Exercise description: Leaving out every image, restate all the records word for word.

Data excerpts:
┄┄┄┄┄┄
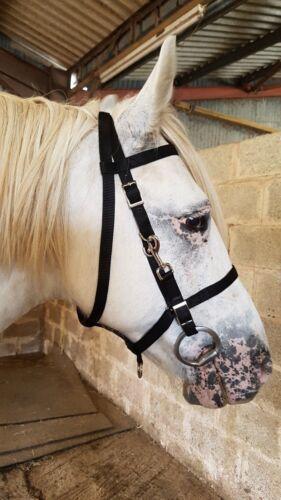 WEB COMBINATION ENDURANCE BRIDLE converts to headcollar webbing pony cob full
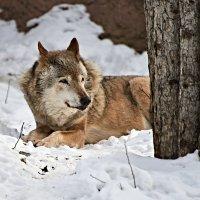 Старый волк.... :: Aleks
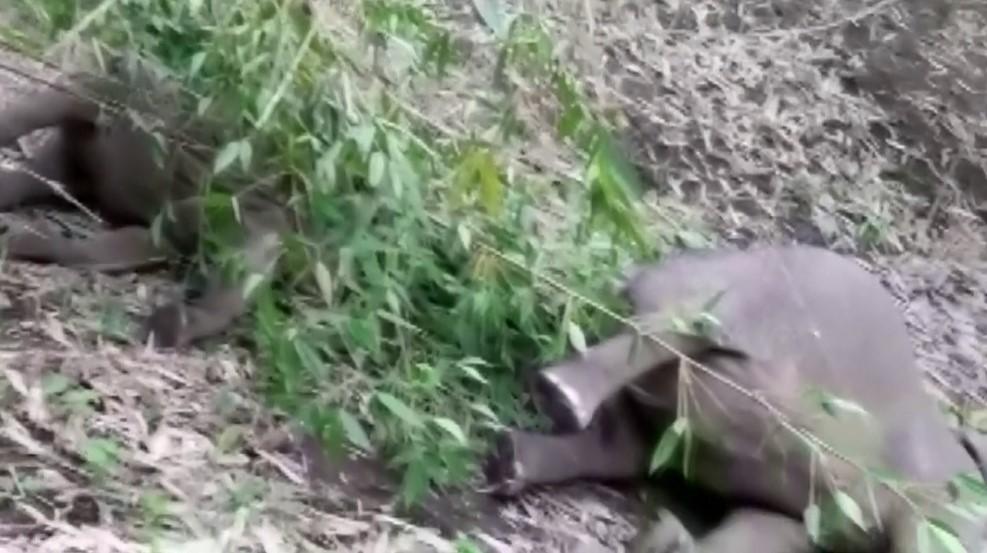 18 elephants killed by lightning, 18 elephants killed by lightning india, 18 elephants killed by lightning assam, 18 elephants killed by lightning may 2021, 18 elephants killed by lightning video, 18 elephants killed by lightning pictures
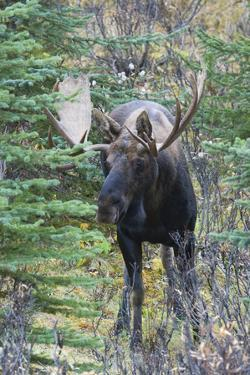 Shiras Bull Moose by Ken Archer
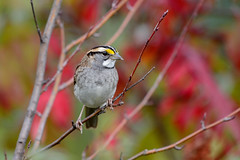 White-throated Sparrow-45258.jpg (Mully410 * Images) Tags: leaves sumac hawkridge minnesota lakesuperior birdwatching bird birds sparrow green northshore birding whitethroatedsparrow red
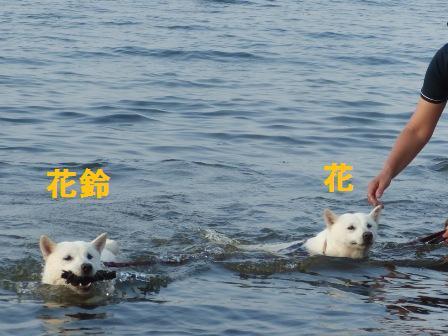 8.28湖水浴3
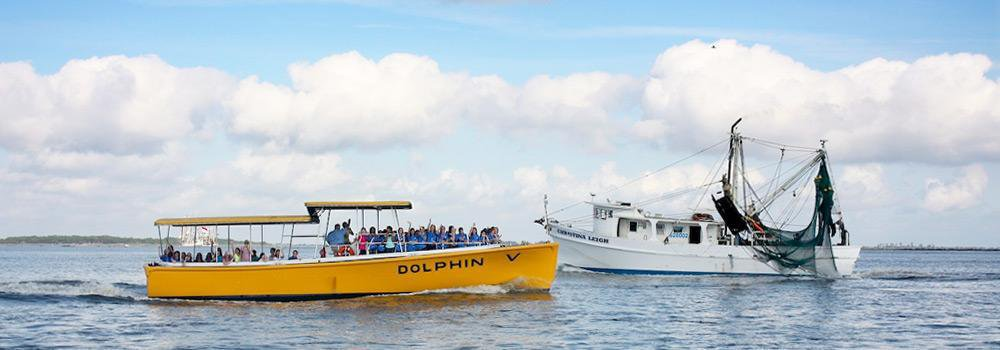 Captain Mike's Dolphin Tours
┄┄┄┄┄┄
Output for this task:
 WEB COMBINATION ENDURANCE BRIDLE converts to headcollar webbing pony cob full
 Старый волк.... :: Aleks
 18 elephants killed by lightning, 18 elephants killed by lightning india, 18 elephants killed by lightning assam, 18 elephants killed by lightning may 2021, 18 elephants killed by lightning video, 18 elephants killed by lightning pictures
 Shiras Bull Moose by Ken Archer
 White-throated Sparrow-45258.jpg (Mully410 * Images) Tags: leaves sumac hawkridge minnesota lakesuperior birdwatching bird birds sparrow green northshore birding whitethroatedsparrow red
 8.28湖水浴3
 Captain Mike's Dolphin Tours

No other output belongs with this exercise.